Pleasant Valley is a residential neighborhood in Wichita, Kansas, United States. It lies on the west bank of the Little Arkansas River in the northwestern part of the city.

==Geography==
Pleasant Valley is located at (37.740556, -97.365278) at an elevation of 1319 ft. It consists of the area between the MS Mitch Mitchell Floodway (known locally as “The Big Ditch”) to the north, the Little Arkansas River to the east, 29th Street to the south, and Interstate 235 to the west. The Sherwood Glen neighborhood lies to the north, El Pueblo lies to the southeast, and Benjamin Hills lies to the south.

==Government==
For the purposes of representation on the Wichita City Council, Pleasant Valley is in Council District 6.

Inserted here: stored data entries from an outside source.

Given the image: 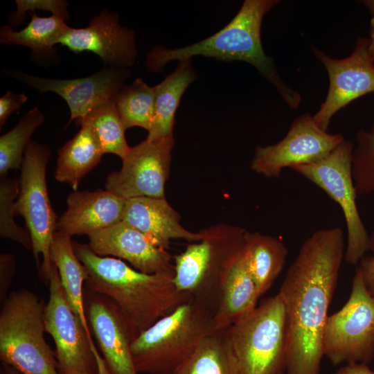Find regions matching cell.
I'll list each match as a JSON object with an SVG mask.
<instances>
[{"mask_svg":"<svg viewBox=\"0 0 374 374\" xmlns=\"http://www.w3.org/2000/svg\"><path fill=\"white\" fill-rule=\"evenodd\" d=\"M370 251L372 256H364L359 262L357 269L361 273L365 287L374 299V230L370 236Z\"/></svg>","mask_w":374,"mask_h":374,"instance_id":"cell-36","label":"cell"},{"mask_svg":"<svg viewBox=\"0 0 374 374\" xmlns=\"http://www.w3.org/2000/svg\"><path fill=\"white\" fill-rule=\"evenodd\" d=\"M17 4V12L13 15L12 21L19 22L23 20L24 14L26 10L33 9H42L50 10L53 15H58L64 20L69 18L66 7L69 3L66 1L60 0H46V1H15Z\"/></svg>","mask_w":374,"mask_h":374,"instance_id":"cell-33","label":"cell"},{"mask_svg":"<svg viewBox=\"0 0 374 374\" xmlns=\"http://www.w3.org/2000/svg\"><path fill=\"white\" fill-rule=\"evenodd\" d=\"M179 214L166 198L126 199L123 221L142 233L154 245L167 250L173 239L197 242L202 232H191L180 224Z\"/></svg>","mask_w":374,"mask_h":374,"instance_id":"cell-20","label":"cell"},{"mask_svg":"<svg viewBox=\"0 0 374 374\" xmlns=\"http://www.w3.org/2000/svg\"><path fill=\"white\" fill-rule=\"evenodd\" d=\"M368 51L371 56L374 60V19H372L371 21Z\"/></svg>","mask_w":374,"mask_h":374,"instance_id":"cell-39","label":"cell"},{"mask_svg":"<svg viewBox=\"0 0 374 374\" xmlns=\"http://www.w3.org/2000/svg\"><path fill=\"white\" fill-rule=\"evenodd\" d=\"M59 44L75 53L92 52L104 65L132 66L137 57L134 32L122 26L116 12L103 10L85 28L70 27Z\"/></svg>","mask_w":374,"mask_h":374,"instance_id":"cell-16","label":"cell"},{"mask_svg":"<svg viewBox=\"0 0 374 374\" xmlns=\"http://www.w3.org/2000/svg\"><path fill=\"white\" fill-rule=\"evenodd\" d=\"M1 374H22L14 368L6 364H3L1 367Z\"/></svg>","mask_w":374,"mask_h":374,"instance_id":"cell-40","label":"cell"},{"mask_svg":"<svg viewBox=\"0 0 374 374\" xmlns=\"http://www.w3.org/2000/svg\"><path fill=\"white\" fill-rule=\"evenodd\" d=\"M51 261L56 265L62 287L73 311L79 317L89 339H92L89 328L82 286L89 273L75 253L71 236L55 231L51 247Z\"/></svg>","mask_w":374,"mask_h":374,"instance_id":"cell-24","label":"cell"},{"mask_svg":"<svg viewBox=\"0 0 374 374\" xmlns=\"http://www.w3.org/2000/svg\"><path fill=\"white\" fill-rule=\"evenodd\" d=\"M228 328L205 337L172 374H238Z\"/></svg>","mask_w":374,"mask_h":374,"instance_id":"cell-26","label":"cell"},{"mask_svg":"<svg viewBox=\"0 0 374 374\" xmlns=\"http://www.w3.org/2000/svg\"><path fill=\"white\" fill-rule=\"evenodd\" d=\"M345 140L341 134H329L308 113L297 117L285 137L278 143L258 146L251 169L266 177L277 178L287 168L319 161Z\"/></svg>","mask_w":374,"mask_h":374,"instance_id":"cell-12","label":"cell"},{"mask_svg":"<svg viewBox=\"0 0 374 374\" xmlns=\"http://www.w3.org/2000/svg\"><path fill=\"white\" fill-rule=\"evenodd\" d=\"M50 157L47 145L30 142L20 169L19 193L15 204V215L24 217L30 233L37 266L39 257L42 256L40 270L47 280L52 267L51 247L58 220L46 185V172Z\"/></svg>","mask_w":374,"mask_h":374,"instance_id":"cell-9","label":"cell"},{"mask_svg":"<svg viewBox=\"0 0 374 374\" xmlns=\"http://www.w3.org/2000/svg\"><path fill=\"white\" fill-rule=\"evenodd\" d=\"M259 298L242 249L223 274L218 304L214 314L215 329H226L245 317L257 307Z\"/></svg>","mask_w":374,"mask_h":374,"instance_id":"cell-21","label":"cell"},{"mask_svg":"<svg viewBox=\"0 0 374 374\" xmlns=\"http://www.w3.org/2000/svg\"><path fill=\"white\" fill-rule=\"evenodd\" d=\"M28 97L24 93H15L8 91L0 98V128L1 130L10 114L19 109L26 103Z\"/></svg>","mask_w":374,"mask_h":374,"instance_id":"cell-35","label":"cell"},{"mask_svg":"<svg viewBox=\"0 0 374 374\" xmlns=\"http://www.w3.org/2000/svg\"><path fill=\"white\" fill-rule=\"evenodd\" d=\"M352 141L344 140L318 161L292 169L323 190L341 208L347 240L344 260L358 265L370 249V235L357 206V190L352 174Z\"/></svg>","mask_w":374,"mask_h":374,"instance_id":"cell-8","label":"cell"},{"mask_svg":"<svg viewBox=\"0 0 374 374\" xmlns=\"http://www.w3.org/2000/svg\"><path fill=\"white\" fill-rule=\"evenodd\" d=\"M215 330L214 312L209 308L193 299L180 305L132 341L138 373L172 374Z\"/></svg>","mask_w":374,"mask_h":374,"instance_id":"cell-4","label":"cell"},{"mask_svg":"<svg viewBox=\"0 0 374 374\" xmlns=\"http://www.w3.org/2000/svg\"><path fill=\"white\" fill-rule=\"evenodd\" d=\"M173 136L146 139L131 148L121 168L109 173L105 188L123 198H165V185L170 173Z\"/></svg>","mask_w":374,"mask_h":374,"instance_id":"cell-14","label":"cell"},{"mask_svg":"<svg viewBox=\"0 0 374 374\" xmlns=\"http://www.w3.org/2000/svg\"><path fill=\"white\" fill-rule=\"evenodd\" d=\"M362 2L370 11L372 15V19H374V0H367Z\"/></svg>","mask_w":374,"mask_h":374,"instance_id":"cell-41","label":"cell"},{"mask_svg":"<svg viewBox=\"0 0 374 374\" xmlns=\"http://www.w3.org/2000/svg\"><path fill=\"white\" fill-rule=\"evenodd\" d=\"M113 100L125 130L135 126L150 130L155 105L154 87L136 78L130 85H125Z\"/></svg>","mask_w":374,"mask_h":374,"instance_id":"cell-28","label":"cell"},{"mask_svg":"<svg viewBox=\"0 0 374 374\" xmlns=\"http://www.w3.org/2000/svg\"><path fill=\"white\" fill-rule=\"evenodd\" d=\"M279 2L278 0H245L233 19L214 35L182 48L155 46L146 57L148 70L161 72L170 61L191 60L196 55L223 61L246 62L276 87L291 108L296 109L301 103V95L280 78L273 60L265 54L261 42L264 16Z\"/></svg>","mask_w":374,"mask_h":374,"instance_id":"cell-3","label":"cell"},{"mask_svg":"<svg viewBox=\"0 0 374 374\" xmlns=\"http://www.w3.org/2000/svg\"><path fill=\"white\" fill-rule=\"evenodd\" d=\"M73 245L89 273L88 288L107 296L118 307L135 338L193 299L177 288L175 274L143 273L121 259L97 255L88 244L73 242Z\"/></svg>","mask_w":374,"mask_h":374,"instance_id":"cell-2","label":"cell"},{"mask_svg":"<svg viewBox=\"0 0 374 374\" xmlns=\"http://www.w3.org/2000/svg\"><path fill=\"white\" fill-rule=\"evenodd\" d=\"M7 74L39 92L52 91L64 98L70 109L69 126L73 121L78 124L99 105L114 100L125 86L130 68L106 66L91 75L76 79H53L34 76L12 70Z\"/></svg>","mask_w":374,"mask_h":374,"instance_id":"cell-15","label":"cell"},{"mask_svg":"<svg viewBox=\"0 0 374 374\" xmlns=\"http://www.w3.org/2000/svg\"><path fill=\"white\" fill-rule=\"evenodd\" d=\"M352 152V174L357 193H374V124L369 130H360Z\"/></svg>","mask_w":374,"mask_h":374,"instance_id":"cell-31","label":"cell"},{"mask_svg":"<svg viewBox=\"0 0 374 374\" xmlns=\"http://www.w3.org/2000/svg\"><path fill=\"white\" fill-rule=\"evenodd\" d=\"M332 374H374V371L366 364L350 363L339 368Z\"/></svg>","mask_w":374,"mask_h":374,"instance_id":"cell-37","label":"cell"},{"mask_svg":"<svg viewBox=\"0 0 374 374\" xmlns=\"http://www.w3.org/2000/svg\"><path fill=\"white\" fill-rule=\"evenodd\" d=\"M86 124L93 131L103 154H116L122 159L131 150L127 143L125 129L113 100L92 109L78 125Z\"/></svg>","mask_w":374,"mask_h":374,"instance_id":"cell-29","label":"cell"},{"mask_svg":"<svg viewBox=\"0 0 374 374\" xmlns=\"http://www.w3.org/2000/svg\"><path fill=\"white\" fill-rule=\"evenodd\" d=\"M288 250L279 238L247 231L243 256L260 297L271 287L283 271Z\"/></svg>","mask_w":374,"mask_h":374,"instance_id":"cell-22","label":"cell"},{"mask_svg":"<svg viewBox=\"0 0 374 374\" xmlns=\"http://www.w3.org/2000/svg\"><path fill=\"white\" fill-rule=\"evenodd\" d=\"M126 199L105 190L78 191L67 197V208L58 218L57 231L87 235L123 221Z\"/></svg>","mask_w":374,"mask_h":374,"instance_id":"cell-19","label":"cell"},{"mask_svg":"<svg viewBox=\"0 0 374 374\" xmlns=\"http://www.w3.org/2000/svg\"><path fill=\"white\" fill-rule=\"evenodd\" d=\"M96 294L88 304V317L109 373L138 374L131 353L135 337L127 319L111 299Z\"/></svg>","mask_w":374,"mask_h":374,"instance_id":"cell-18","label":"cell"},{"mask_svg":"<svg viewBox=\"0 0 374 374\" xmlns=\"http://www.w3.org/2000/svg\"><path fill=\"white\" fill-rule=\"evenodd\" d=\"M238 374H284L287 365V322L278 294L264 299L228 328Z\"/></svg>","mask_w":374,"mask_h":374,"instance_id":"cell-7","label":"cell"},{"mask_svg":"<svg viewBox=\"0 0 374 374\" xmlns=\"http://www.w3.org/2000/svg\"><path fill=\"white\" fill-rule=\"evenodd\" d=\"M15 259L11 253L0 255V298L3 301L15 272Z\"/></svg>","mask_w":374,"mask_h":374,"instance_id":"cell-34","label":"cell"},{"mask_svg":"<svg viewBox=\"0 0 374 374\" xmlns=\"http://www.w3.org/2000/svg\"><path fill=\"white\" fill-rule=\"evenodd\" d=\"M89 342L97 364L98 374H111L106 366L104 359L99 354L93 340H90Z\"/></svg>","mask_w":374,"mask_h":374,"instance_id":"cell-38","label":"cell"},{"mask_svg":"<svg viewBox=\"0 0 374 374\" xmlns=\"http://www.w3.org/2000/svg\"><path fill=\"white\" fill-rule=\"evenodd\" d=\"M30 15L31 21L19 31H15L9 25L2 26L0 29V43L24 46L39 55L54 54V46L59 44L70 26L58 15L40 17L34 12Z\"/></svg>","mask_w":374,"mask_h":374,"instance_id":"cell-27","label":"cell"},{"mask_svg":"<svg viewBox=\"0 0 374 374\" xmlns=\"http://www.w3.org/2000/svg\"><path fill=\"white\" fill-rule=\"evenodd\" d=\"M89 236V247L100 256H113L145 274L172 273L170 253L154 245L142 233L122 221Z\"/></svg>","mask_w":374,"mask_h":374,"instance_id":"cell-17","label":"cell"},{"mask_svg":"<svg viewBox=\"0 0 374 374\" xmlns=\"http://www.w3.org/2000/svg\"><path fill=\"white\" fill-rule=\"evenodd\" d=\"M247 231L226 224L202 231V238L175 257L173 283L193 299L216 310L223 274L243 249Z\"/></svg>","mask_w":374,"mask_h":374,"instance_id":"cell-6","label":"cell"},{"mask_svg":"<svg viewBox=\"0 0 374 374\" xmlns=\"http://www.w3.org/2000/svg\"><path fill=\"white\" fill-rule=\"evenodd\" d=\"M44 308L34 292L12 291L0 312V359L22 374H60L44 333Z\"/></svg>","mask_w":374,"mask_h":374,"instance_id":"cell-5","label":"cell"},{"mask_svg":"<svg viewBox=\"0 0 374 374\" xmlns=\"http://www.w3.org/2000/svg\"><path fill=\"white\" fill-rule=\"evenodd\" d=\"M346 242L335 226L314 231L301 244L279 292L287 322L285 374H320L323 332Z\"/></svg>","mask_w":374,"mask_h":374,"instance_id":"cell-1","label":"cell"},{"mask_svg":"<svg viewBox=\"0 0 374 374\" xmlns=\"http://www.w3.org/2000/svg\"><path fill=\"white\" fill-rule=\"evenodd\" d=\"M369 38L358 37L352 53L342 59L330 57L315 46L312 52L325 66L329 89L325 100L313 115L315 123L327 131L333 116L353 100L374 92V60L368 51Z\"/></svg>","mask_w":374,"mask_h":374,"instance_id":"cell-13","label":"cell"},{"mask_svg":"<svg viewBox=\"0 0 374 374\" xmlns=\"http://www.w3.org/2000/svg\"><path fill=\"white\" fill-rule=\"evenodd\" d=\"M79 132L57 150L55 178L75 191L81 181L100 161L104 154L92 129L81 124Z\"/></svg>","mask_w":374,"mask_h":374,"instance_id":"cell-23","label":"cell"},{"mask_svg":"<svg viewBox=\"0 0 374 374\" xmlns=\"http://www.w3.org/2000/svg\"><path fill=\"white\" fill-rule=\"evenodd\" d=\"M44 121L42 112L35 107L28 111L10 131L0 137V176L21 169L25 150L34 131Z\"/></svg>","mask_w":374,"mask_h":374,"instance_id":"cell-30","label":"cell"},{"mask_svg":"<svg viewBox=\"0 0 374 374\" xmlns=\"http://www.w3.org/2000/svg\"><path fill=\"white\" fill-rule=\"evenodd\" d=\"M19 193V181L7 177L0 181V236L17 242L25 248H33L32 240L27 229L19 226L14 220L15 199Z\"/></svg>","mask_w":374,"mask_h":374,"instance_id":"cell-32","label":"cell"},{"mask_svg":"<svg viewBox=\"0 0 374 374\" xmlns=\"http://www.w3.org/2000/svg\"><path fill=\"white\" fill-rule=\"evenodd\" d=\"M50 295L44 308L45 331L55 344L60 374H98V366L87 333L73 311L52 262L48 277Z\"/></svg>","mask_w":374,"mask_h":374,"instance_id":"cell-11","label":"cell"},{"mask_svg":"<svg viewBox=\"0 0 374 374\" xmlns=\"http://www.w3.org/2000/svg\"><path fill=\"white\" fill-rule=\"evenodd\" d=\"M197 78L190 60L179 61L176 70L154 87L155 105L152 123L146 139L173 136L175 116L182 95Z\"/></svg>","mask_w":374,"mask_h":374,"instance_id":"cell-25","label":"cell"},{"mask_svg":"<svg viewBox=\"0 0 374 374\" xmlns=\"http://www.w3.org/2000/svg\"><path fill=\"white\" fill-rule=\"evenodd\" d=\"M322 345L323 355L334 366L344 362L368 364L374 359V299L358 269L348 301L327 318Z\"/></svg>","mask_w":374,"mask_h":374,"instance_id":"cell-10","label":"cell"}]
</instances>
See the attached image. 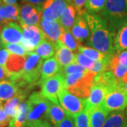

For the purposes of representation in the Kansas Legislature, the neighborhood is in the 29th district of the Kansas Senate and the 92nd district of the Kansas House of Representatives.

==Education==
Wichita Public Schools operates two schools in Pleasant Valley:
- Pleasant Valley Elementary School
- Pleasant Valley Middle School

The Roman Catholic Diocese of Wichita oversees one Catholic elementary school in the neighborhood: St. Jude School.

==Transportation==
Amidon Street, which runs north-south, is the primary route through Pleasant Valley. North of 33rd Street, it turns northwest and becomes Womer Street. 29th Street, which runs along the south side of the neighborhood, is the main east-west route.

Wichita Transit offers bus service to Pleasant Valley on its 17 route.